-------- FRAGMENTO --------

Al principio se pensó que este grupo de gente poseía rasgos genéticamente heredados que los preparaba mejor para las desdichas, o cualidades cognitivas superiores al común del género humano. Pero las conclusiones de la doctora se orientaron en otra dirección, advirtió que todos estos niños habían gozado en su desarrollo temprano del apoyo irrestricto de algún adulto significativo.4 “Un adulto significativo” parece ser alguien que ama y cuida al niño, y que además es querido por el niño. La significatividad del adulto consiste en que lo que hace y dice es tomado por el niño/niña para construir su propia identidad y su idea de cómo es el mundo en que vive.

“El niño aprende que él es lo que lo llaman. Cada nombre implica una nomenclatura, que a su vez implica una ubicación social determinada. Recibir una identidad comporta adjudicarnos un lugar específico en el mundo. Así como esta identidad es subjetivamente asumida por el niño (“yo soy John Smith”), también lo es el mundo al que apunta esta identidad. Las apropiaciones subjetivas de la identidad y del mundo social son nada más que aspectos diferentes del mismo proceso de internalización, mediatizados por los mismos otros significantes” (Berger y Luckman, 1968, P.166).

La presencia de uno o más adultos significativos que brinden al niño o niña un universo positivo –aún en la peor de las circunstancias- parece ser decisivo para conformar una personalidad resiliente.

Esta significatividad del adulto respecto del niño o niña podría relacionarse con lo que Samuel Smiles (1895) llamó a fines del siglo XIX admiración de la juventud a los grandes caracteres. Un niño o niña que ha crecido acompañado de un adulto con virtudes admirables puede ver el lado bueno del mundo a pesar de sus experiencias negativas. Este rol revelador y privilegiado es el que debió cumplir la madre de Hoffmann en esos años de terror en cautiverio, cuando enseñaba a su hijo a leer y memorizar geografía.

Para explicarlo un poco mejor hay que decir que el infante humano, que nace totalmente indefenso y necesita de atención y cuidados exhaustivos; cristaliza en él todo lo que son la o las personas que lo atienden, lo protegen y le brindan afecto. Esto convierte en fundante aquello que estos adultos significativos hacen y dicen. Más allá de que lo deseen o no los adultos que lo crían, el/la niño/a los toma como referencia absoluta de la realidad, incluso de su propia identidad, ya que como dicen Berger y Luckman (1968) “el individuo llega a ser lo que los otros significantes lo consideran” (P.166). Es decir que no sólo el mundo es para el niño como lo ven, lo sienten y lo “dicen” sus cuidadores, sino, además, él se ve a sí mismo y se construye en el transcurrir cotidiano, de tal modo como lo ven, lo sienten, lo nombran y lo cualifican quienes se ocupan de él.

-------- DATOS DISPONIBLES --------

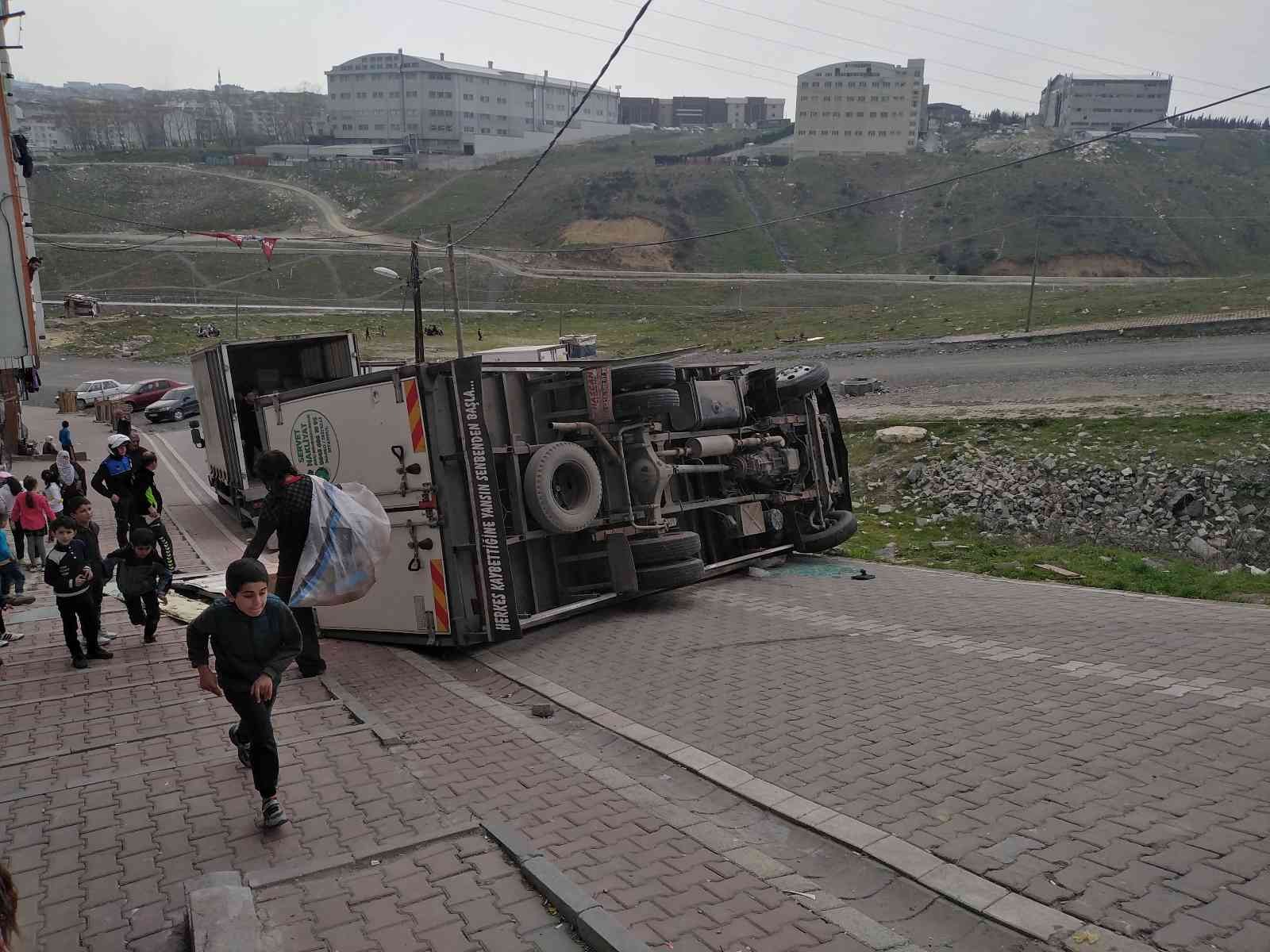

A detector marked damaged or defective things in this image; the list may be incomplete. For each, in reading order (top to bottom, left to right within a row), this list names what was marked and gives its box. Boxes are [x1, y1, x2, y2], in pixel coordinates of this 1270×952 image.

overturned truck [241, 349, 851, 647]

--------

#### [QUÉ HACER]
1) Extrae del fragmento sobre los adultos significativos el pasaje comprendido entre "Esta significatividad del" y "y memorizar geografía.", ambos incluidos.
2) ¿Qué autores cita el fragmento sobre los adultos significativos junto con un año de publicación? Enuméralos todos.
3) Según el fragmento sobre los adultos significativos, ¿qué le enseñaba la madre de Hoffmann a su hijo en los años de cautiverio?
Las líneas son material independiente del fragmento.

#### [RESPUESTAS POR TAREA]
1)
Esta significatividad del adulto respecto del niño o niña podría relacionarse con lo que Samuel Smiles (1895) llamó a fines del siglo XIX admiración de la juventud a los grandes caracteres. Un niño o niña que ha crecido acompañado de un adulto con virtudes admirables puede ver el lado bueno del mundo a pesar de sus experiencias negativas. Este rol revelador y privilegiado es el que debió cumplir la madre de Hoffmann en esos años de terror en cautiverio, cuando enseñaba a su hijo a leer y memorizar geografía.

2) Berger, Luckman y Samuel Smiles.

3) A leer y memorizar geografía.